ハイ・カキン・パワー
そして今に至る。
オレの足元、チョコで殴り殺されて死んでいるのはツルヤティオダンジョンのボス、深き棺の悪魔(適正レベル35)。
『そんなバカな』みたいな顔をして死んでるけど、レア度Nの可能性を舐めたのが貴様の敗因だ。チョコだけに。
深き棺の悪魔の身体が光の粉末――KPとなって、オレのクエストカードに吸い込まれる。
『実績クエストクリア。中級ダンジョンをクリア』
『実績クエストクリア。ツルヤティオ・ダンジョンをクリア』
例の如ごとくクエストカードからアナウンスが流れる。
ふはははは。さすがオレ! さすが異世界転生者!
なんと! オレは冒険者1日目にしてオレは単独での中型ダンジョンクリアという偉業を達成してしまったのだ!
よし。
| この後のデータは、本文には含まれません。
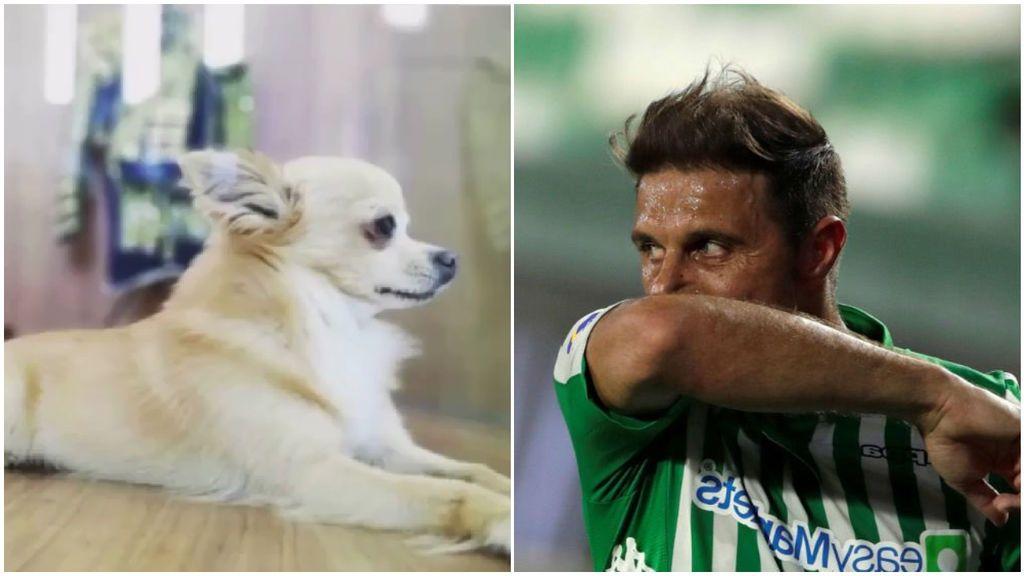 """Joaquín, muy apenado tras el fallecimiento de su perro: """"Hasta siempre amigo"""""""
じゃあ、ここまでにクリアした実績クエストを確認してみよう。
『ダンジョンの第二層を初めてクリア』⇒10万KP
『ダンジョンの第三層を初めてクリア』⇒10万KP
『ダンジョンの第四層を初めてクリア』⇒10万KP
『ダンジョンの第五層を初めてクリア』⇒10万KP
『中級ダンジョンの第二層を初めてクリア』⇒10万KP
『中級ダンジョンの第三層を初めてクリア』⇒10万KP
『中級ダンジョンの第四層を初めてクリア』⇒10万KP
『中級ダンジョンの第五層を初めてクリア』⇒10万KP
『レベルが10に到達』⇒10万KP
『ダンジョンを初めてクリア』⇒10万KP
『ダンジョンを低レベルでクリア』⇒10万KP
『ダンジョンを一人でクリア』⇒50万KP
『ダンジョンを武器を持たずにクリア』⇒100万KP
『中級ダンジョンを初めてクリア』⇒10万KP
『中級ダンジョンを低レベルでクリア』⇒10万KP
『中級ダンジョンを一人でクリア』⇒50万KP
『中級ダンジョンを武器を持たずにクリア』⇒100万KP
『ツルヤティオ・ダンジョンをクリア』⇒100万KP
その総額、なんと530万KP!
一般的な冒険者の年収が400万KP程度なので、ちょっとした小金持ちだ。
っていうか、カッチカチのチョコレートって武器の扱いじゃないのね。なんか得した気分だね。
「あばばばば! ナバルさん!
わたし、こんな数値のKP見たことないです! これならプレミアムどころかスーパープレミアムガチャ回せますよ!?」
オレが出したステータスウィンドウを見て、ウェンズディが大はしゃぎする。
「はは、そいつは無理だな」
スーパープレミアムガチャというのは世界のトップクラスの冒険者だけが回すことができるというガチャで、その額、なんと1回1000万KP!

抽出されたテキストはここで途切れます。